Task: Please copy out the records below, swapping every "terracotta floor tile" for "clay floor tile" and leaving everything else unchanged.

Data to process:
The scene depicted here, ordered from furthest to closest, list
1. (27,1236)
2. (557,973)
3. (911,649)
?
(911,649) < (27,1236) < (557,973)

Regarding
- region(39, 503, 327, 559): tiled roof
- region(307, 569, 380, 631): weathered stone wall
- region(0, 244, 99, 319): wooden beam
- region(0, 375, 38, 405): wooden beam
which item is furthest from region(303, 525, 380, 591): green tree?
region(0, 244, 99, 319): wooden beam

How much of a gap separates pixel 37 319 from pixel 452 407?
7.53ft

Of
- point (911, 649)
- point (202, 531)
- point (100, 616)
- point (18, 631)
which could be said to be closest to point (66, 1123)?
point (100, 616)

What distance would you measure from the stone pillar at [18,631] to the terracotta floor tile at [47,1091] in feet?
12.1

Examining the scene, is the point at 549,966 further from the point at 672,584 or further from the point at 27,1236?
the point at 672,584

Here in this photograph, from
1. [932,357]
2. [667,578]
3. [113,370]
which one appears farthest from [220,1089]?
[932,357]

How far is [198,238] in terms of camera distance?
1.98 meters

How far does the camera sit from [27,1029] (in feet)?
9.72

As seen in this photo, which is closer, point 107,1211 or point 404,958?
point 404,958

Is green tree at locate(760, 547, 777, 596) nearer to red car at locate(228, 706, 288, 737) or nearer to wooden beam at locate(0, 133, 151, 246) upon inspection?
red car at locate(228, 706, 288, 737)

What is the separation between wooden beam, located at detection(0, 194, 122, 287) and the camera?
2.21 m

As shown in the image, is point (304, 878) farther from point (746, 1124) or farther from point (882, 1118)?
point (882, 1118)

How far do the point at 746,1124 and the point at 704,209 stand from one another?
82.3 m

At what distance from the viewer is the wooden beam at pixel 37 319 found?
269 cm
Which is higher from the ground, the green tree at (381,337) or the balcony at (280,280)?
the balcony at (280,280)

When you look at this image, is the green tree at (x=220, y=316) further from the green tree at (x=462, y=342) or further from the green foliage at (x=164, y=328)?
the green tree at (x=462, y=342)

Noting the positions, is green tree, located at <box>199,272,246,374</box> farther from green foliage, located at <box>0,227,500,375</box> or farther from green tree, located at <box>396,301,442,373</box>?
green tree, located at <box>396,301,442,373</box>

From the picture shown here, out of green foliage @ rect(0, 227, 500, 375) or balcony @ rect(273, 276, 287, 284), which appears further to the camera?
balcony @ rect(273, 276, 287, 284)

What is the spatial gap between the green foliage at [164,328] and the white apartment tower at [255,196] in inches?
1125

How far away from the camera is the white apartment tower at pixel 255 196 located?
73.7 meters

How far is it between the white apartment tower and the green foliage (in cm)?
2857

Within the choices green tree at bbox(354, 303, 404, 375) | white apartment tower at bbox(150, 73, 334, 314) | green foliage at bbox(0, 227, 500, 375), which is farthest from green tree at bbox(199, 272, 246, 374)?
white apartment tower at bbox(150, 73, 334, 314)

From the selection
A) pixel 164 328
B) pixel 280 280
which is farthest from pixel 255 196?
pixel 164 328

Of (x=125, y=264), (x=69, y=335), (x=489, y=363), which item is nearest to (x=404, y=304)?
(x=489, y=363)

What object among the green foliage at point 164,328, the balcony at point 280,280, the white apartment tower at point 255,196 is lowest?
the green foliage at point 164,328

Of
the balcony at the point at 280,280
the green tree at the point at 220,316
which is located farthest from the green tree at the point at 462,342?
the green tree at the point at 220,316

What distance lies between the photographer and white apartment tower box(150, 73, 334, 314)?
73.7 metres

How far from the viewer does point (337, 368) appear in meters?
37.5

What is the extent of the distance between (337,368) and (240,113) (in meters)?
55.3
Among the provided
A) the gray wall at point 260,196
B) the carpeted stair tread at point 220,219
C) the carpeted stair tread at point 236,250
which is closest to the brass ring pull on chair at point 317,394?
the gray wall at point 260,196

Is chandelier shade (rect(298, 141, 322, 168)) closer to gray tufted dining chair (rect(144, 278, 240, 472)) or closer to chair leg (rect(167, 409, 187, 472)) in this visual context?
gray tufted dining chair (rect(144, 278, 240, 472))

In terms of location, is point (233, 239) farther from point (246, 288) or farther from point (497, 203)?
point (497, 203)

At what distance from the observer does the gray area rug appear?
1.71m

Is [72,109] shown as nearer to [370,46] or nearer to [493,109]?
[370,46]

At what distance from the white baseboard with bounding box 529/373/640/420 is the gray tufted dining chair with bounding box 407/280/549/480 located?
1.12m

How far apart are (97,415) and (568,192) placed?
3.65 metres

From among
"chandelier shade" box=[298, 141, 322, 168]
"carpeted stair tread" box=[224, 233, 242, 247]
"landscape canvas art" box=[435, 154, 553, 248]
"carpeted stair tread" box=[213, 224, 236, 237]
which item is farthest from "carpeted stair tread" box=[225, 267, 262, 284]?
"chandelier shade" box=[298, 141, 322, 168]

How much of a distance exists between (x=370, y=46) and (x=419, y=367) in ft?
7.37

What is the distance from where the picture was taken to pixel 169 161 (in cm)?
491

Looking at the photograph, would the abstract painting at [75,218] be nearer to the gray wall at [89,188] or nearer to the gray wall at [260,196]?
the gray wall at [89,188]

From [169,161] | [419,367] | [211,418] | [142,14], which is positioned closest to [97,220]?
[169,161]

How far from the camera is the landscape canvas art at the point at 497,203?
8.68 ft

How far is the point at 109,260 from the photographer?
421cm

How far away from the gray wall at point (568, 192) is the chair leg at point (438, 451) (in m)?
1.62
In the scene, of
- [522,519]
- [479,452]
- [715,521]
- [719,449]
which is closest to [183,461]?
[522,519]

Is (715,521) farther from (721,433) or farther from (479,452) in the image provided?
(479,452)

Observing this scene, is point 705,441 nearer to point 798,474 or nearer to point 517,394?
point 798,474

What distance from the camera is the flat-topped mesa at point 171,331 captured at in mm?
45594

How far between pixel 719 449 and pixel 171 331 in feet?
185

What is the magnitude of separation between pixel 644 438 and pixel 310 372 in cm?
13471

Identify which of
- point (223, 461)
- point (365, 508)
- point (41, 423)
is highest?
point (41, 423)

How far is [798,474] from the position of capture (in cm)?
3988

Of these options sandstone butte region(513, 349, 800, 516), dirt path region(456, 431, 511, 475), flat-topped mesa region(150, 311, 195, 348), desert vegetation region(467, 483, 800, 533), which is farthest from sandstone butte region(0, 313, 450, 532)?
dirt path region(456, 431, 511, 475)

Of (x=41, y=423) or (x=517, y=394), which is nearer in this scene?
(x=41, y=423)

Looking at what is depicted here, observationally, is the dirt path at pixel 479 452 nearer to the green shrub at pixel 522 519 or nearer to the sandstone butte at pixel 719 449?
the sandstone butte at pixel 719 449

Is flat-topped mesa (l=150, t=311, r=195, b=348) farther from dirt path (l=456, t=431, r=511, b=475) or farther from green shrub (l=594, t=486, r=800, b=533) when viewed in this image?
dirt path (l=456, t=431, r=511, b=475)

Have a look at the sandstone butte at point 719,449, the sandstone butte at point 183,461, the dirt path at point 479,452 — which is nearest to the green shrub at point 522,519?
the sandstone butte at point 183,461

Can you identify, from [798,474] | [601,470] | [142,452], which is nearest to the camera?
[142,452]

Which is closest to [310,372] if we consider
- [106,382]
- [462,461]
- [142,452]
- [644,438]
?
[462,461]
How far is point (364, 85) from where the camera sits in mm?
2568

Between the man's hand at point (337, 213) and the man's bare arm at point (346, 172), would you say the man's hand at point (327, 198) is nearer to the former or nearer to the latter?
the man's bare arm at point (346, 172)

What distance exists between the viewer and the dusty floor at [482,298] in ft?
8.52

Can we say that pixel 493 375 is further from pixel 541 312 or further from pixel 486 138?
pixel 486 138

Full response:
The scene depicted here, ordered from furthest to closest, list
1. (27,1236)
2. (557,973)
3. (911,649)
?
(911,649) < (27,1236) < (557,973)

Regarding
- region(39, 503, 327, 559): tiled roof
- region(307, 569, 380, 631): weathered stone wall
- region(0, 244, 99, 319): wooden beam
- region(0, 375, 38, 405): wooden beam
which item is furthest from region(303, 525, 380, 591): green tree?
region(0, 244, 99, 319): wooden beam

How much of a gap separates pixel 37 319 from pixel 452 407?
7.53ft

Of
- point (911, 649)
- point (202, 531)
- point (100, 616)
- point (18, 631)
which could be said to be closest to point (66, 1123)?
point (100, 616)

What distance would you measure from the stone pillar at [18,631] to the clay floor tile at [47,1091] in feet?
12.1

Examining the scene, is the point at 549,966 further from the point at 672,584 or further from the point at 27,1236?
the point at 672,584

Here in this photograph, from
1. [932,357]
2. [667,578]
3. [113,370]
which one appears farthest from [220,1089]?
[932,357]

How far is [198,238] in terms of camera distance?
1.98 meters

How far does the camera sit from [27,1029] (in feet)?
9.72

As seen in this photo, which is closer, point 107,1211 or point 404,958?
point 404,958

Is green tree at locate(760, 547, 777, 596) nearer to red car at locate(228, 706, 288, 737) or nearer to wooden beam at locate(0, 133, 151, 246) upon inspection?
red car at locate(228, 706, 288, 737)

What is the separation between wooden beam, located at detection(0, 194, 122, 287) and the camera?
2.21 m

As shown in the image, is point (304, 878) farther from point (746, 1124) or farther from point (882, 1118)?
point (882, 1118)

How far do the point at 746,1124 and the point at 704,209 stand from one another?
82.3 m

At what distance from the viewer is the wooden beam at pixel 37 319 found?
269 cm
Which is higher from the ground, the green tree at (381,337) or the balcony at (280,280)?
the balcony at (280,280)

When you look at this image, is the green tree at (x=220, y=316) further from the green tree at (x=462, y=342) or further from the green foliage at (x=164, y=328)?
the green tree at (x=462, y=342)

Noting the positions, is green tree, located at <box>199,272,246,374</box> farther from green foliage, located at <box>0,227,500,375</box> or farther from green tree, located at <box>396,301,442,373</box>?
green tree, located at <box>396,301,442,373</box>

From the picture shown here, out of green foliage @ rect(0, 227, 500, 375) or balcony @ rect(273, 276, 287, 284), which appears further to the camera?
balcony @ rect(273, 276, 287, 284)

What is the spatial gap between the green foliage at [164,328] and the white apartment tower at [255,196] in inches?
1125

How far away from the camera is the white apartment tower at pixel 255 196 located?
73.7 meters

How far is it between the white apartment tower and the green foliage (in cm)?
2857

Within the choices green tree at bbox(354, 303, 404, 375) | white apartment tower at bbox(150, 73, 334, 314) | green foliage at bbox(0, 227, 500, 375), which is farthest from green tree at bbox(199, 272, 246, 374)?
white apartment tower at bbox(150, 73, 334, 314)

From the selection
A) pixel 164 328
B) pixel 280 280
which is farthest from pixel 255 196?
pixel 164 328

Of (x=125, y=264), (x=69, y=335), (x=489, y=363), which item is nearest to (x=404, y=304)?
(x=489, y=363)

What object among the green foliage at point 164,328, the balcony at point 280,280, the white apartment tower at point 255,196 is lowest?
the green foliage at point 164,328

Of
the balcony at the point at 280,280
the green tree at the point at 220,316
which is located farthest from the green tree at the point at 462,342?
the green tree at the point at 220,316

What distance lies between the photographer and white apartment tower box(150, 73, 334, 314)?
73.7 metres

How far from the viewer does point (337, 368) appear in meters?
37.5

What is the extent of the distance between (337,368) and (240,113) (in meters)?
55.3
Among the provided
A) the gray wall at point 260,196
B) the carpeted stair tread at point 220,219
C) the carpeted stair tread at point 236,250
which is closest to the brass ring pull on chair at point 317,394?
the gray wall at point 260,196

Is chandelier shade (rect(298, 141, 322, 168)) closer to gray tufted dining chair (rect(144, 278, 240, 472)) or closer to chair leg (rect(167, 409, 187, 472)) in this visual context?
gray tufted dining chair (rect(144, 278, 240, 472))

In terms of location, is point (233, 239) farther from point (246, 288) or farther from point (497, 203)?
point (497, 203)

At what distance from the observer does the gray area rug appear?
1.71m

Is [72,109] shown as nearer to [370,46] or nearer to [493,109]?
[370,46]

At what distance from the white baseboard with bounding box 529/373/640/420 is the gray tufted dining chair with bounding box 407/280/549/480 located?
1.12m

How far apart are (97,415) and (568,192) placed?
3.65 metres

From among
"chandelier shade" box=[298, 141, 322, 168]
"carpeted stair tread" box=[224, 233, 242, 247]
"landscape canvas art" box=[435, 154, 553, 248]
"carpeted stair tread" box=[213, 224, 236, 237]
which item is farthest from "carpeted stair tread" box=[225, 267, 262, 284]?
"chandelier shade" box=[298, 141, 322, 168]

How much of a distance exists between (x=370, y=46) and (x=419, y=367) in ft?
7.37

What is the distance from where the picture was taken to pixel 169 161 (in cm)?
491

Looking at the photograph, would the abstract painting at [75,218] be nearer to the gray wall at [89,188] or nearer to the gray wall at [260,196]?
the gray wall at [89,188]

From [169,161] | [419,367] | [211,418] | [142,14], which is positioned closest to [97,220]?
[169,161]

How far from the camera is the landscape canvas art at the point at 497,203?
8.68 ft

How far is the point at 109,260 from the photographer?
421cm

How far away from the gray wall at point (568, 192) is the chair leg at point (438, 451) (in m)?
1.62
In the scene, of
- [522,519]
- [479,452]
- [715,521]
- [719,449]
which is closest to [183,461]?
[522,519]

Is (715,521) farther from (721,433) or farther from (479,452) in the image provided?
(479,452)

Observing this scene, is point 705,441 nearer to point 798,474 or nearer to point 517,394?
point 798,474

What distance from the camera is the flat-topped mesa at point 171,331 captured at in mm?
45594

How far between pixel 719 449 and pixel 171 331 in feet?
185

What is the magnitude of separation between pixel 644 438 and pixel 310 372 in cm?
13471

Identify which of
- point (223, 461)
- point (365, 508)
- point (41, 423)
is highest?
point (41, 423)

How far is [798,474] from the position of capture (in cm)?
3988

Of these options sandstone butte region(513, 349, 800, 516), dirt path region(456, 431, 511, 475), flat-topped mesa region(150, 311, 195, 348), desert vegetation region(467, 483, 800, 533), which is farthest from sandstone butte region(0, 313, 450, 532)?
dirt path region(456, 431, 511, 475)

Of (x=41, y=423) or (x=517, y=394), which is nearer in this scene?
(x=41, y=423)

Looking at what is depicted here, observationally, is the dirt path at pixel 479 452 nearer to the green shrub at pixel 522 519 or nearer to the sandstone butte at pixel 719 449?
the sandstone butte at pixel 719 449

Is flat-topped mesa (l=150, t=311, r=195, b=348) farther from dirt path (l=456, t=431, r=511, b=475) or farther from green shrub (l=594, t=486, r=800, b=533) when viewed in this image?
dirt path (l=456, t=431, r=511, b=475)

Have a look at the sandstone butte at point 719,449, the sandstone butte at point 183,461, the dirt path at point 479,452 — which is nearest to the green shrub at point 522,519?
the sandstone butte at point 183,461

Can you identify, from [798,474] | [601,470] | [142,452], which is nearest to the camera?
[142,452]

Which is closest to [310,372] if we consider
- [106,382]
- [462,461]
- [142,452]
- [644,438]
?
[462,461]
How far is point (364, 85) from where the camera sits in mm?
2568

Between the man's hand at point (337, 213) and the man's bare arm at point (346, 172), would you say the man's hand at point (327, 198) is nearer to the former or nearer to the latter?
the man's bare arm at point (346, 172)

What distance exists between the viewer and the dusty floor at [482,298] in ft?
8.52

Can we say that pixel 493 375 is further from pixel 541 312 or further from pixel 486 138?
pixel 486 138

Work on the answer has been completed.